▶ **Brief**
From the Welsh rarebit text below, extract word for word the stretch from "Because the bread" through "and texture perfection.".
(Extracted text begins)
The dish originates from 18th Century Great Britain and was first called Welsh rabbit. The origin of the name is unknown, but the closest guess is that in the seventeenth and eighteenth centuries “Welsh” was a humorous moniker for inferior or poor quality articles. For example, poor quality or possibly counterfeit pearls were referred to as “Welsh pearls” and to use a “Welsh comb” meant coming one’s hair with one’s fingers. As a result, it’s thought that Welsh rabbit may have started as a dish that was resorted to when meat was not available.*

Today, basic Welsh rarebit is simply toast topped with a luxurious sauce made by whisking together melted butter, flour, cheddar cheese, beer, heavy cream and your choice of spices over low heat until the sauce is smooth. It can be made and poured over the toast just prior to serving or poured on the toast before toasting in the oven for a thicker, baked-on texture. Either way, it’s extremely rich and decadent. 

Because the bread is central to this dish, it’s important that you choose the right variety. We suggest our Heritage Ovens Artisan Breads White Baguette cut long and thick, then lightly toasted for crispy flavor and texture perfection. 

For the sauce, go with aged cheddar and grate it before whisking into a mixture of melted butter and flour. This will allow for a smooth canvas for the other flavors you choose to add.

To make the dish your own, experiment with different cheese combinations, adding spices like cayenne pepper or dry mustard, and throwing in a dash of hot sauce. You can also play with different types of beer for varying levels of boozy flavor.


  • Welsh rarebit becomes a golden buck or buck rabbit, depending on the source, when it’s topped with a poached egg (something we always recommend). We've also scarfed down a version of the dish where the bread is topped with thinly sliced ham before the gooey cheese sauce.
  • English rarebit replaces the beer with red wine.
  • For American rarebit, whisk egg whites until they form stiff peaks, then add to your grated cheese mixture. Pour over toast and bake until the mixture rises, then serve immediately.
  • To make the dish even more flavorful, add crispy bacon and fresh tomato slices.
  • Try using this sauce instead of hollandaise for a cheesy love child from parents rarebit and benedict.
(Extracted text ends)
(Extracted data begins)
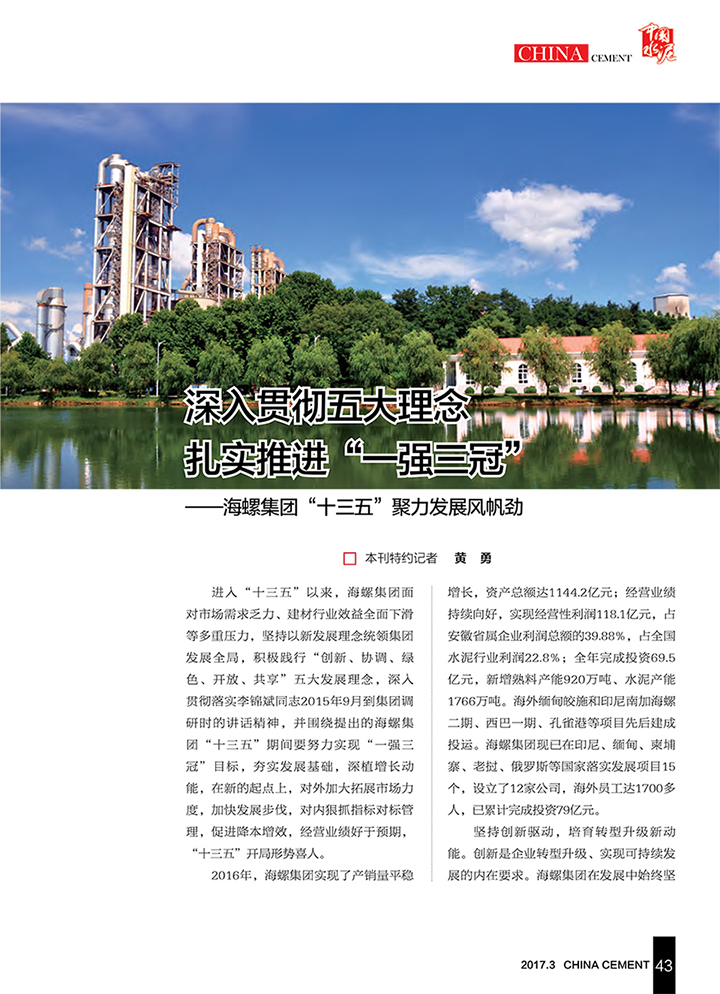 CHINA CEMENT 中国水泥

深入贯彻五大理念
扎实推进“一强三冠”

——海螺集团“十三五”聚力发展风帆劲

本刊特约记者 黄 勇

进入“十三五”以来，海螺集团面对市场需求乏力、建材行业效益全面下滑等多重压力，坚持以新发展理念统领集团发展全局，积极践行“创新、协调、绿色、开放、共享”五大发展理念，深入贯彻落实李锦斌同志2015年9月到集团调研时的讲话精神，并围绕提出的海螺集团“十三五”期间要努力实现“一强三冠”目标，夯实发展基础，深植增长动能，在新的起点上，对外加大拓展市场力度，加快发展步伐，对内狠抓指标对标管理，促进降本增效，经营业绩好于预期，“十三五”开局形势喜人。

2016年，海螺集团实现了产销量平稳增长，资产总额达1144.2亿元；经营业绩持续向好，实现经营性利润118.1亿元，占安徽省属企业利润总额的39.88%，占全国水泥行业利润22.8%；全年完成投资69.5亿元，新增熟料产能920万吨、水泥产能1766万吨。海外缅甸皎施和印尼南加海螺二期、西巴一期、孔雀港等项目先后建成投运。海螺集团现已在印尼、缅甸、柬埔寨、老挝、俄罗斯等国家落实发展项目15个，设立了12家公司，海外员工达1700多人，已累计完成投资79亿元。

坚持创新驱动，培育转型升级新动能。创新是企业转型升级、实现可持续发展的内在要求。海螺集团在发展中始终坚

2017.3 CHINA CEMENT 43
(Extracted data ends)
▶ **Response for this exercise**
Because the bread is central to this dish, it’s important that you choose the right variety. We suggest our Heritage Ovens Artisan Breads White Baguette cut long and thick, then lightly toasted for crispy flavor and texture perfection.